A run of records:
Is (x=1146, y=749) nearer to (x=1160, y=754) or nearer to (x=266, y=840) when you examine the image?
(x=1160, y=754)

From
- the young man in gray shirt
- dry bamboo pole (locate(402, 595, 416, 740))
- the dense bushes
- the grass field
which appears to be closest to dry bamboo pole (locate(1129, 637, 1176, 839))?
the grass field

### Exercise objective
Turn every line of the records into a JSON list of strings, with one string per line and blank lines omitted.

### Result of this task
[
  "Is (x=1146, y=749) nearer to (x=1160, y=754) or nearer to (x=266, y=840) when you examine the image?",
  "(x=1160, y=754)",
  "From",
  "- the young man in gray shirt",
  "- dry bamboo pole (locate(402, 595, 416, 740))",
  "- the dense bushes",
  "- the grass field",
  "which appears to be closest to dry bamboo pole (locate(1129, 637, 1176, 839))?",
  "the grass field"
]